If you hang around astronomers for a while, you will soon hear about the problems of light pollution. This is particularly true for amateur astronomers, and rightfully so. Unlike professional astronomers they aren’t likely to have access to telescopes in remote parts of the world, and so the ever increasing use of night lighting affects them more critically. Light pollution is one example of the challenges of Earth-based astronomy. Specifically the atmosphere that surrounds our planet.
You probably think of the atmosphere as being clear. As long as there are no clouds in the sky, and the night is dark, then our atmosphere looks pretty transparent. That’s true at the wavelengths of visible light, but not for every wavelength. At some wavelengths of light the atmosphere is relatively clear, but at others it is very opaque. You can see this in the figure below, which shows the transparency of different wavelengths as dips in the overall line.
At wavelengths shorter than the visible spectrum, our atmosphere is almost completely opaque. This is a good thing, since things like ultraviolet light, x-rays can be pretty harmful in large enough doses. That region just to the left of the visible spectrum allows just enough ultraviolet light through to give you a sunburn if we’re not careful. Just to the right of the visible wavelengths, in the range known infrared, you’ll notice a series of dips where the atmosphere is reasonably transparent. This means there are narrow regions where ground based astronomy can be effective. You’ll also notice a wide frequency range at radio wavelengths where our atmosphere is entirely clear. At these wavelengths the atmosphere has little effect on observations.
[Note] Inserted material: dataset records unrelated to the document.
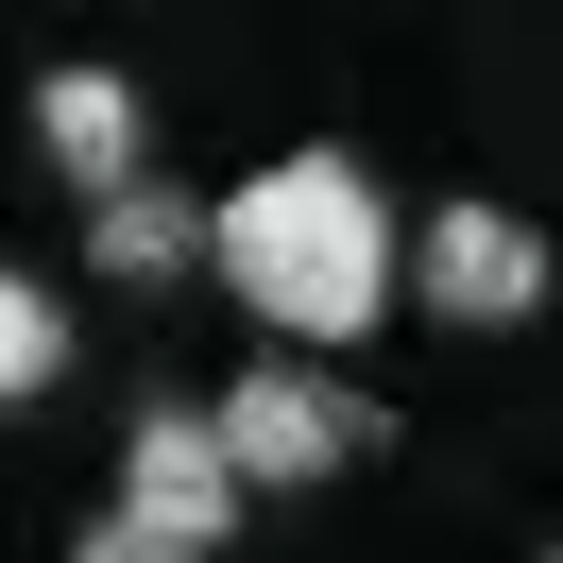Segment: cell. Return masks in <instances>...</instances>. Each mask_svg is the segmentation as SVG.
I'll use <instances>...</instances> for the list:
<instances>
[{
    "label": "cell",
    "mask_w": 563,
    "mask_h": 563,
    "mask_svg": "<svg viewBox=\"0 0 563 563\" xmlns=\"http://www.w3.org/2000/svg\"><path fill=\"white\" fill-rule=\"evenodd\" d=\"M206 274L256 308V342L324 358V342H376L393 324V206L358 154H274L206 206Z\"/></svg>",
    "instance_id": "cell-1"
},
{
    "label": "cell",
    "mask_w": 563,
    "mask_h": 563,
    "mask_svg": "<svg viewBox=\"0 0 563 563\" xmlns=\"http://www.w3.org/2000/svg\"><path fill=\"white\" fill-rule=\"evenodd\" d=\"M206 427H222V461H240V495H324L358 444H393V427L358 410L324 358H290V342H256L240 376L206 393Z\"/></svg>",
    "instance_id": "cell-2"
},
{
    "label": "cell",
    "mask_w": 563,
    "mask_h": 563,
    "mask_svg": "<svg viewBox=\"0 0 563 563\" xmlns=\"http://www.w3.org/2000/svg\"><path fill=\"white\" fill-rule=\"evenodd\" d=\"M410 308L427 324H461V342H495V324H529L547 308V240H529L512 206H427V240H410Z\"/></svg>",
    "instance_id": "cell-3"
},
{
    "label": "cell",
    "mask_w": 563,
    "mask_h": 563,
    "mask_svg": "<svg viewBox=\"0 0 563 563\" xmlns=\"http://www.w3.org/2000/svg\"><path fill=\"white\" fill-rule=\"evenodd\" d=\"M103 512L172 529V547H222L256 495H240V461H222V427H206V410H137V427H120V495H103Z\"/></svg>",
    "instance_id": "cell-4"
},
{
    "label": "cell",
    "mask_w": 563,
    "mask_h": 563,
    "mask_svg": "<svg viewBox=\"0 0 563 563\" xmlns=\"http://www.w3.org/2000/svg\"><path fill=\"white\" fill-rule=\"evenodd\" d=\"M35 154L86 188V206H103V188L154 172V103H137L120 69H52V86H35Z\"/></svg>",
    "instance_id": "cell-5"
},
{
    "label": "cell",
    "mask_w": 563,
    "mask_h": 563,
    "mask_svg": "<svg viewBox=\"0 0 563 563\" xmlns=\"http://www.w3.org/2000/svg\"><path fill=\"white\" fill-rule=\"evenodd\" d=\"M86 274H120V290H172V274H206V206H188L172 172L103 188V206H86Z\"/></svg>",
    "instance_id": "cell-6"
},
{
    "label": "cell",
    "mask_w": 563,
    "mask_h": 563,
    "mask_svg": "<svg viewBox=\"0 0 563 563\" xmlns=\"http://www.w3.org/2000/svg\"><path fill=\"white\" fill-rule=\"evenodd\" d=\"M52 376H69V308H52L35 274H0V410H35Z\"/></svg>",
    "instance_id": "cell-7"
},
{
    "label": "cell",
    "mask_w": 563,
    "mask_h": 563,
    "mask_svg": "<svg viewBox=\"0 0 563 563\" xmlns=\"http://www.w3.org/2000/svg\"><path fill=\"white\" fill-rule=\"evenodd\" d=\"M69 563H206V547H172V529H137V512H86Z\"/></svg>",
    "instance_id": "cell-8"
},
{
    "label": "cell",
    "mask_w": 563,
    "mask_h": 563,
    "mask_svg": "<svg viewBox=\"0 0 563 563\" xmlns=\"http://www.w3.org/2000/svg\"><path fill=\"white\" fill-rule=\"evenodd\" d=\"M547 563H563V547H547Z\"/></svg>",
    "instance_id": "cell-9"
}]
</instances>
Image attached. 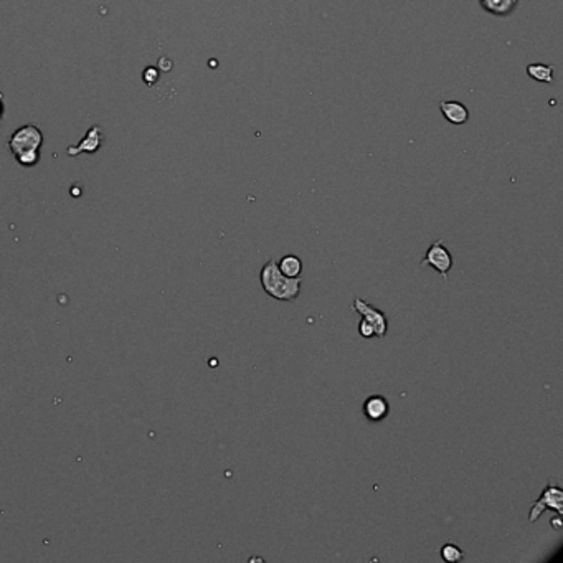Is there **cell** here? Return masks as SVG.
Segmentation results:
<instances>
[{
	"label": "cell",
	"instance_id": "3",
	"mask_svg": "<svg viewBox=\"0 0 563 563\" xmlns=\"http://www.w3.org/2000/svg\"><path fill=\"white\" fill-rule=\"evenodd\" d=\"M549 509L550 511L557 512L558 515L563 512V491L553 482H549L547 486H545L544 492L540 494V498L533 502L531 512H529V522L532 524L535 522V520H539L542 514H544L545 511H549Z\"/></svg>",
	"mask_w": 563,
	"mask_h": 563
},
{
	"label": "cell",
	"instance_id": "5",
	"mask_svg": "<svg viewBox=\"0 0 563 563\" xmlns=\"http://www.w3.org/2000/svg\"><path fill=\"white\" fill-rule=\"evenodd\" d=\"M350 309H352L354 312H357L362 319H365L367 323H370L373 325L375 337L383 339V337L387 336V332H389V319H387V316L383 314V311L377 309V307H373L372 304L365 303L364 299H360V298L354 299V303L350 304Z\"/></svg>",
	"mask_w": 563,
	"mask_h": 563
},
{
	"label": "cell",
	"instance_id": "7",
	"mask_svg": "<svg viewBox=\"0 0 563 563\" xmlns=\"http://www.w3.org/2000/svg\"><path fill=\"white\" fill-rule=\"evenodd\" d=\"M103 144V131L99 126H93L88 129L86 136L80 141V144L72 145V147L66 149V154L72 157H76L78 154L86 152V154H94L101 147Z\"/></svg>",
	"mask_w": 563,
	"mask_h": 563
},
{
	"label": "cell",
	"instance_id": "13",
	"mask_svg": "<svg viewBox=\"0 0 563 563\" xmlns=\"http://www.w3.org/2000/svg\"><path fill=\"white\" fill-rule=\"evenodd\" d=\"M143 80L145 81V85H149V86L156 85L157 80H159V70L154 68V66H149V68H145L144 73H143Z\"/></svg>",
	"mask_w": 563,
	"mask_h": 563
},
{
	"label": "cell",
	"instance_id": "14",
	"mask_svg": "<svg viewBox=\"0 0 563 563\" xmlns=\"http://www.w3.org/2000/svg\"><path fill=\"white\" fill-rule=\"evenodd\" d=\"M358 334H360V337H364V339H372V337H375L373 325L367 323L365 319H362L360 324H358Z\"/></svg>",
	"mask_w": 563,
	"mask_h": 563
},
{
	"label": "cell",
	"instance_id": "1",
	"mask_svg": "<svg viewBox=\"0 0 563 563\" xmlns=\"http://www.w3.org/2000/svg\"><path fill=\"white\" fill-rule=\"evenodd\" d=\"M260 283L265 289V293L278 301L294 303L301 294L303 279L299 278H287L278 268V263L274 260H268L263 265L260 271Z\"/></svg>",
	"mask_w": 563,
	"mask_h": 563
},
{
	"label": "cell",
	"instance_id": "10",
	"mask_svg": "<svg viewBox=\"0 0 563 563\" xmlns=\"http://www.w3.org/2000/svg\"><path fill=\"white\" fill-rule=\"evenodd\" d=\"M278 268L287 278H299L303 273V261L296 254H286L278 263Z\"/></svg>",
	"mask_w": 563,
	"mask_h": 563
},
{
	"label": "cell",
	"instance_id": "8",
	"mask_svg": "<svg viewBox=\"0 0 563 563\" xmlns=\"http://www.w3.org/2000/svg\"><path fill=\"white\" fill-rule=\"evenodd\" d=\"M440 110L443 112V116L449 121L451 124H461L468 123L469 119V111L464 104L460 101H441L440 103Z\"/></svg>",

Much of the opacity of our sky is actually due to water vapor. Water vapor absorbs very long wavelengths as well as most of the regions in the infrared. Consequently, it’s actually water vapor that is the primary “greenhouse gas” in our atmosphere. Carbon dioxide is number two. Because of this, optical telescopes are typically located in high, dry locations to reduce the amount of light absorption.
Light pollution can also be a problem at wavelengths other than light. For example, the heat of our atmosphere means it emits infrared radiation. This means that some of the transparent regions in the infrared can be plagued by infrared light pollution. Radio astronomers sometimes have to deal with interference from Earth-based radio transmissions. This is one of the reasons for the National radio quiet zone in a region of West Virginia and Virginia.
Of course you can avoid all these problems by simply putting your telescope above the atmosphere. That poses its own set of challenges, not the least of which is cost. For x-ray astronomy and much of the infrared, there is simply no alternative, so space-based astronomy is the only option. For everything else, the challenge is often to find clever ways to minimize the effects of the atmosphere and light pollution.
Fortunately, there are a lot of clever astronomers out there.